Shaw v. Bambrick-Bates Construction Co.

102 Mo. App. 666 | Mo. Ct. App. | 1903

REYBURN, J.

(after stating the facts as above).— The assignment of negligence relied on in the petition is the carelessness, negligence and wantonness of defendant’s servants in charge of its quarry, without warning to plaintiff, who was engaged in loading the box with stone at the bottom of the quarry, in starting the engine and causing the box to be suddenly raised and shifted, striking and injuring him; the complaint is barren of any charge of incompetency or unfitness on the part of any of his fellow-servants, or of any assertion that the machinery and appliances were unfit or *670perilous, or the place that where he worked was hazardous, or not reasonably safe. Defendant insists that plaintiff and the workman at the top of the quarry bank, Luke Eurick by name, who did not appear at the trial, and who, if any one, was guilty of the carelessness producing the accident, were mere fellow-servants, and the common employer (appellant), in consequence was not liable.

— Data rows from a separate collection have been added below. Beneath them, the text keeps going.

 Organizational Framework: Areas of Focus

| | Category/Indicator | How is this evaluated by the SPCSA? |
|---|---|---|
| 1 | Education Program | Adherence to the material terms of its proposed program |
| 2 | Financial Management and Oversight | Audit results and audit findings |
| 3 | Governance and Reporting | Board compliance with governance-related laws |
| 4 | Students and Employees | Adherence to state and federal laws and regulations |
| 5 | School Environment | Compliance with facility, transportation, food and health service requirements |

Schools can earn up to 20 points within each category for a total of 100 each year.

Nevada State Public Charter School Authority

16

In Moore v. Railway, 85 Mo. 594, the court says: “If we may venture a general proposition on the subject it is, that all are fellow-servants who are engaged in the prosecution of the same common work, leaving no dependence upon or relation to each other, except as co-laborers without rank, under the direction and management of the master himself, or of some servant placed by the master over them. If a person employs another to perform a. duty, which he would have to discharge, if another were not employed to do it for him, such employee, as to that service, stands in the master’s stead, with relation to other persons, ’ ’ and the Supreme Court has further said that a foreman may occupy a dual position, that is, he may be at the same time a fellow-servant and representative of the master, and when the master delegates to a servant power to superintend, control and direct the men engaged in the performance of work, such person is, as to the men under him, a vice-principal whether he be called superintendent, conductor, boss or foreman and for his negligent acts in performing the duties of his master, the latter is liable. Miller v. Railway, 109 Mo. l. c. 356.

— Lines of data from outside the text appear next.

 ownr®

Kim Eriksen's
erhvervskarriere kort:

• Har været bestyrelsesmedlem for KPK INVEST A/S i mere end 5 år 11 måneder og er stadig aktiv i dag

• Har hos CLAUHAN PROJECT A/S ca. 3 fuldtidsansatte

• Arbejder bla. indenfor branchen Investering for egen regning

But under the facts herein made patent, plaintiff and the workman at the top of the bank were, at the time of the injury, directly co-operating with each other in performing the work of their common master, engaged under the same foreman and in the same general business. So far as the record discloses, the servant signaling the engineer was delegated by the master with no power to superintend, control or direct the other *671workmen engaged in the common employment, and it can not be said that this workman, whose sole duties appear to have been to observe when the box was filled by his fellow-workmen at the bottom of the quarry, and give notice to the engineer to begin its elevation to the top for transporation to the crusher, where the same workman turned in its contents, took the place of the master or in any way was his representative. The proof establishes that the master was represented at the quarry other than by Luke Enrich, the man who signaled the engineer, such representative being termed by plaintiff the general foreman. Under the facts here exhibited, the injured quarryman and Eurich were prima facie-mere fellow-servants. Where the essential facts for determining who are fellow-servants are not in con-' troversy, the question then resolves itself into simply one of law, but it devolves upon him relying upon the absence of such relationship to establish by proof its non-existence. McGowan v. Railroad, 61 Mo. 528; Blessing v. Railway, 77 Mo. 410; Sheehan v. Prosser, 55 Mo. App. 569.

The doctrine of the case of Steube v. Iron Co., 85 Mo. App. 640, relied on by respondent, that where from the nature of the work in which the workmen were engaged and from its hazardous character, it is the duty of the master to superintend it, which he can not escape by delegating the oversight to an employee, in other respects a fellow-servant, fails to fit the facts constituting plaintiff’s case. Nor are the many cases applicable cited by respondent, where the employer had violated the obligation to furnish the employee at all times a reasonably safe place in which to do the work required of him, as in Zellars v. Light Company, 92 Mo. App. 107; Weldon v. Railway, 93 Mo. App. 668, and other eases cited, for no such allegation was contained in the petition nor established by the proof.

Under the facts in evidence herein, plaintiff and the signaling workmen were fellow-servants at the time of *672the casualty, engaged in a common employment under the same master, and so associated and situated towards each other that they could report to their common master for redress of any delinquent conduct on the part of each other, and could each exercise preventive care over the conduct of the other, the latter constituting general and established tests of the attitude of servants of the same employer. Parker v. Railway, 109 Mo. l. c. 409. The appellant was not liable to respondent for any injury resulting from the negligence of his fellow-servant in the same common service. Parker v. Railway, 109 Mo. 362; Ryan v. McCully, 123 Mo. 636, and the judgment is reversed and the cause remanded.

Blrnd, P. J., and Goode, J., concur.